The federal government has already conceded that it mistakenly deported a Maryland man to El Salvador “because of an administrative error.” He is now being held in the country’s notorious mega prison. The Trump administration — which accuses him of being a member of the MS-13 gang based on information from a “reliable source” — has said it could not bring him back because he is in Salvadoran custody. The family of Kilmar Armando Abrego Garcia, who has not committed any crimes in the U.S., denies his ties to the gang.
He’s not the only one who may have been deported based on wrong information.
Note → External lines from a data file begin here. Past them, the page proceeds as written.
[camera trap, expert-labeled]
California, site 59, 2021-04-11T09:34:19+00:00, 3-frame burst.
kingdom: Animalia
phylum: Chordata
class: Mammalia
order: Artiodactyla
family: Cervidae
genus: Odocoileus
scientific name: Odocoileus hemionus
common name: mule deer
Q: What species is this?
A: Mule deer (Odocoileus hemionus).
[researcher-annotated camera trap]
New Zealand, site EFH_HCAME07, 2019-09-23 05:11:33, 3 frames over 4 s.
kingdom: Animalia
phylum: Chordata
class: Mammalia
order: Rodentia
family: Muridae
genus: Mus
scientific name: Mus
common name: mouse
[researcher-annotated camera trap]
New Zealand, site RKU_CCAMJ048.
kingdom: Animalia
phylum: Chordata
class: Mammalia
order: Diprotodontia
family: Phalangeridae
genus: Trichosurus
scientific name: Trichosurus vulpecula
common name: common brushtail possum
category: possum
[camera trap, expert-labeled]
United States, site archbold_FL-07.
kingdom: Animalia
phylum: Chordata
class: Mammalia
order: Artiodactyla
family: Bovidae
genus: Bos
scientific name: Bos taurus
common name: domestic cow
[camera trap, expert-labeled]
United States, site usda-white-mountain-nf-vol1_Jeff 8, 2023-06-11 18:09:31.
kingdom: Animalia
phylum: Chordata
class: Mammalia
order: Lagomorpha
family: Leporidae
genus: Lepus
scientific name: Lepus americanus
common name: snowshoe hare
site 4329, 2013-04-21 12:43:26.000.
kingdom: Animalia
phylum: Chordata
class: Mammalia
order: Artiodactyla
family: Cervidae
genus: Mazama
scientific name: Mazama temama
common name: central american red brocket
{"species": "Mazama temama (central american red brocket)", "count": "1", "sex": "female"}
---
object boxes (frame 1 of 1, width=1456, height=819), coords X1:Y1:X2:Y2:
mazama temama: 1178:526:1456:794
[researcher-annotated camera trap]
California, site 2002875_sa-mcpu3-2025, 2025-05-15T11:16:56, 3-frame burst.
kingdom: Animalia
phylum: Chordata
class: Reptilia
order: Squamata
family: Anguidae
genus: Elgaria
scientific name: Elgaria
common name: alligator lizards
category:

A lawsuit filed in federal court in Miami claims that Immigration and Customs Enforcement illegally deported a South Florida man to Guatemala without a judge’s order. The complaint says there are probably “dozens, if not hundreds” more people in the same situation.
And, as the Herald reported this week, the Trump administration has used tattoos to link Venezuelans to the gang Tren de Aragua, even if there is no other evidence that a person has a criminal past. Experts told the Herald, however, that Tren de Aragua, unlike Latin American criminal organizations, doesn’t identify itself through body art. Lawyers for some of those deported have said their clients were wrongly identified as gang members based on their tattoos.
The Trump administration has relied on the 1798 Alien Enemies Act to speed up those deportations. Last week, the U.S. Supreme Court upheld Trump’s use of the wartime authority. Although the high court said, in a rebuke to the administration, that anyone subject to removal under the act is entitled to “an opportunity to challenge their removal,” the ruling has raised concerns about whether migrants will truly be able to access due process. People challenging Trump’s use of the act will have to rely on a complicated legal process called habeas corpus that is a rarely successful. There are also questions on whether people will be able to access a lawyer, CNN reported.
“Although the Court unanimously agreed that deportations without due process are illegal, the reality is the Trump Administration has been rapidly and erroneously deporting people, and has taken the position that those erroneously deported may be confined to foreign prisons with no redress,” a group of Democratic members of the House and Senate wrote in a statement last week.
And then, there’s the general meanness and cruelty that Trump’s mass deportation efforts demonstrate. Take the Cuban man, who had been trying to get is green card for years, swept away by officers while taking out the trash at his North Miami home last month — the moment captured by his own Ring video camera.
Some will certainly cheer at such images as a sign of Trump getting things done. But how far are Americans willing to go before they abandon the values that make us Americans?